Start Given data

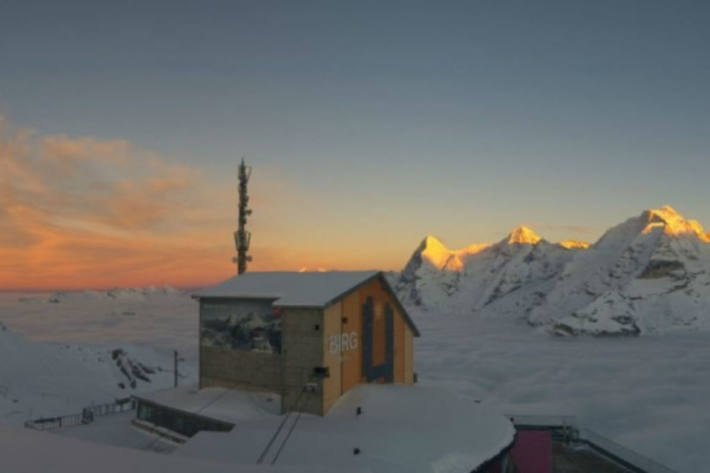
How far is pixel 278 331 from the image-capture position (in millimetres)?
21328

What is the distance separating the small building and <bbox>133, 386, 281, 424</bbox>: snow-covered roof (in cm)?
37

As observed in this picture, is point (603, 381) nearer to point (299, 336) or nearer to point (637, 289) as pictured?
point (299, 336)

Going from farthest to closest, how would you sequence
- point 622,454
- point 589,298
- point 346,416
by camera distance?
point 589,298 < point 622,454 < point 346,416

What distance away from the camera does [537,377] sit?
211 ft

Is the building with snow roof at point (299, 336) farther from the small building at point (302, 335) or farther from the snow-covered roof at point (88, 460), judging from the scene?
the snow-covered roof at point (88, 460)

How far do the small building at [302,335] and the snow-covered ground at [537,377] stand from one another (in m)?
5.60

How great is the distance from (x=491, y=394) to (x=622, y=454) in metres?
28.2

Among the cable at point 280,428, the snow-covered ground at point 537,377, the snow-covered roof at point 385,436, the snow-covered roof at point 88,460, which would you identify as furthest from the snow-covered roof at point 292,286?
the snow-covered roof at point 88,460

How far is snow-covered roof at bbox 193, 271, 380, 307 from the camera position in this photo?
2108 centimetres

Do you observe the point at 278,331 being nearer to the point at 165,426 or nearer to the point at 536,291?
the point at 165,426

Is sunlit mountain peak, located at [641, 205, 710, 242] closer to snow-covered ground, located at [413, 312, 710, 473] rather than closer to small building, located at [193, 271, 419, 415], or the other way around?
snow-covered ground, located at [413, 312, 710, 473]

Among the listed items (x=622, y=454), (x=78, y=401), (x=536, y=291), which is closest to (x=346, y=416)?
(x=622, y=454)

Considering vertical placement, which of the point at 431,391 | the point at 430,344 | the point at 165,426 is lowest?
the point at 430,344

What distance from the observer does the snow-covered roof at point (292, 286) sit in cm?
2108
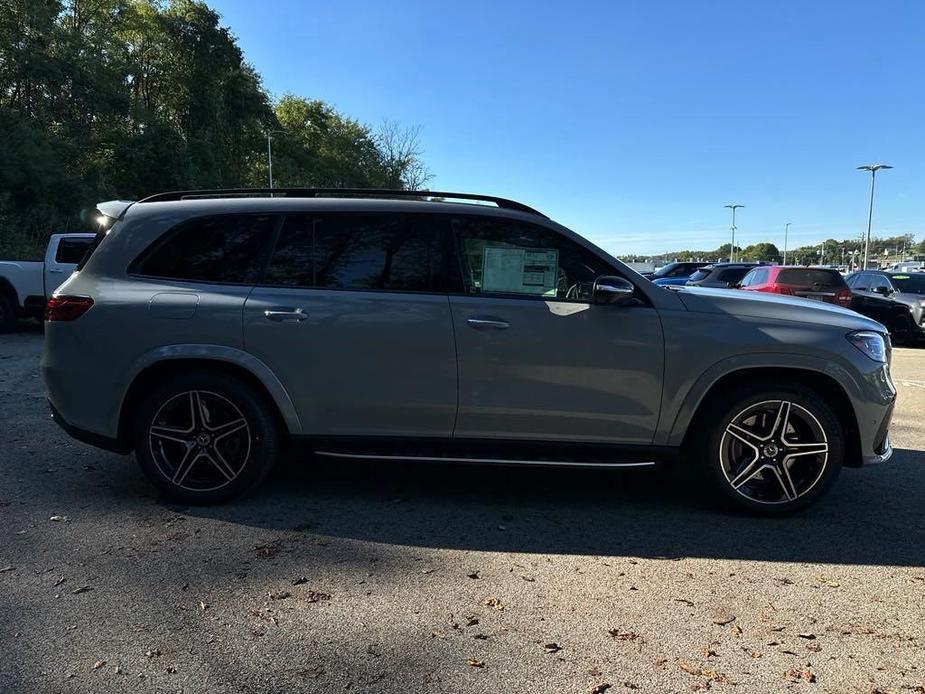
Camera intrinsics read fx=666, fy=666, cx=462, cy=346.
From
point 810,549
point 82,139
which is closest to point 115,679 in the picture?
point 810,549

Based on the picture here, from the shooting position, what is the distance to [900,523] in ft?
13.2

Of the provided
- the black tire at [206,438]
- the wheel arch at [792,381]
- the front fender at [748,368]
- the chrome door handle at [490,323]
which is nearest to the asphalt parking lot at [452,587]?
the black tire at [206,438]

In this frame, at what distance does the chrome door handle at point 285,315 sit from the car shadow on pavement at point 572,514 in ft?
3.83

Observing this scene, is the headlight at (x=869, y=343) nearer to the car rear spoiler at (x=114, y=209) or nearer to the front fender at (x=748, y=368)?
the front fender at (x=748, y=368)

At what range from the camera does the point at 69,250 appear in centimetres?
1210

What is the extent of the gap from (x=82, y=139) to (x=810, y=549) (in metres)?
38.3

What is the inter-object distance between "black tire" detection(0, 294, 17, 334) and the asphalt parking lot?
30.1ft

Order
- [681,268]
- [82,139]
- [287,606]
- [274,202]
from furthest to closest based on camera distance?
1. [82,139]
2. [681,268]
3. [274,202]
4. [287,606]

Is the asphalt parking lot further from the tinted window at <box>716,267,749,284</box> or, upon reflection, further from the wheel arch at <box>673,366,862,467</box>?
the tinted window at <box>716,267,749,284</box>

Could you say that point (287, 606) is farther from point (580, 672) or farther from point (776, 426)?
point (776, 426)

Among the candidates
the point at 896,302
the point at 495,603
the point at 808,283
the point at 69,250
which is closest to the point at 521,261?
the point at 495,603

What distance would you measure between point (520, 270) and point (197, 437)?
2.21m

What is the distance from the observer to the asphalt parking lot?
8.29 ft

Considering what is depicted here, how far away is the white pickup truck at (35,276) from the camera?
11922mm
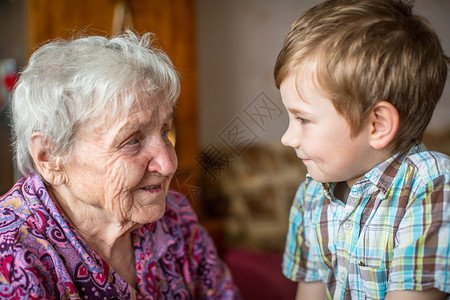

End Given data

Aim of the task. Can you repeat all of the items above word for word, leaving the pictures out?

Task output.
How far is pixel 278 331 from the image-capture position (in millimetres)?
21328

What is the distance separating the small building and <bbox>133, 386, 281, 424</bbox>: snow-covered roof (in cm)?
37

As observed in this picture, is point (603, 381) nearer to point (299, 336) or nearer to point (637, 289) as pictured?
point (299, 336)

Going from farthest to closest, how would you sequence
- point 622,454
- point 589,298
- point 346,416
by camera distance?
point 589,298 < point 622,454 < point 346,416

What distance away from the camera does [537,377] sit?
211 ft

Is the building with snow roof at point (299, 336) farther from the small building at point (302, 335) or farther from the snow-covered roof at point (88, 460), judging from the scene?
the snow-covered roof at point (88, 460)

How far do the small building at [302,335] and the snow-covered ground at [537,377] stand from one another (in m)?
5.60

How great is the distance from (x=491, y=394) to (x=622, y=454) in metres?
28.2

Among the cable at point 280,428, the snow-covered ground at point 537,377, the snow-covered roof at point 385,436, the snow-covered roof at point 88,460, which would you identify as furthest from the snow-covered roof at point 292,286?
the snow-covered roof at point 88,460

How far is snow-covered roof at bbox 193, 271, 380, 307 from the camera position in this photo?
2108 centimetres

Do you observe the point at 278,331 being nearer to the point at 165,426 or nearer to the point at 536,291?
the point at 165,426

Is sunlit mountain peak, located at [641, 205, 710, 242] closer to snow-covered ground, located at [413, 312, 710, 473] rather than closer to small building, located at [193, 271, 419, 415], or the other way around?
snow-covered ground, located at [413, 312, 710, 473]

Among the listed items (x=622, y=454), (x=78, y=401), (x=536, y=291), which is closest to (x=346, y=416)?
(x=622, y=454)

Considering vertical placement, which of the point at 431,391 | the point at 430,344 | the point at 165,426 is lowest?
the point at 430,344

What distance from the observer does the snow-covered roof at point (292, 286) sit in cm?
2108
Camera intrinsics read fx=666, fy=666, cx=462, cy=346.
From
point 810,549
point 82,139
which is closest to point 115,679 in the picture?
point 810,549

Based on the picture here, from the shooting position, what is the distance to [900,523] in ft?
13.2

Of the provided
- the black tire at [206,438]
- the wheel arch at [792,381]
- the front fender at [748,368]
- the chrome door handle at [490,323]
which is nearest to the asphalt parking lot at [452,587]?
the black tire at [206,438]

In this frame, at what distance does the chrome door handle at point 285,315 sit from the car shadow on pavement at point 572,514 in ft?
3.83

Observing this scene, is the headlight at (x=869, y=343) nearer to the car rear spoiler at (x=114, y=209) or nearer to the front fender at (x=748, y=368)?
the front fender at (x=748, y=368)

At what range from the camera does the point at 69,250 appear in centimetres?
1210

What is the extent of the gap from (x=82, y=139) to (x=810, y=549) (in metres)?
38.3

What is the inter-object distance between "black tire" detection(0, 294, 17, 334) and the asphalt parking lot?
30.1ft

Order
- [681,268]
- [82,139]
- [287,606]
- [274,202]
from furthest to closest based on camera distance?
1. [82,139]
2. [681,268]
3. [274,202]
4. [287,606]

Is the asphalt parking lot further from the tinted window at <box>716,267,749,284</box> or, upon reflection, further from the wheel arch at <box>673,366,862,467</box>?
the tinted window at <box>716,267,749,284</box>

Could you say that point (287, 606) is farther from point (580, 672) or farther from point (776, 426)?
point (776, 426)

Among the candidates
the point at 896,302
the point at 495,603
the point at 808,283
the point at 69,250
which is closest to the point at 521,261?
the point at 495,603

What distance would you measure between point (520, 270) and point (197, 437)?
2.21m

What is the distance from the observer to the asphalt parking lot?
8.29 ft

Considering what is depicted here, how far away is the white pickup truck at (35,276) from the camera?
11922mm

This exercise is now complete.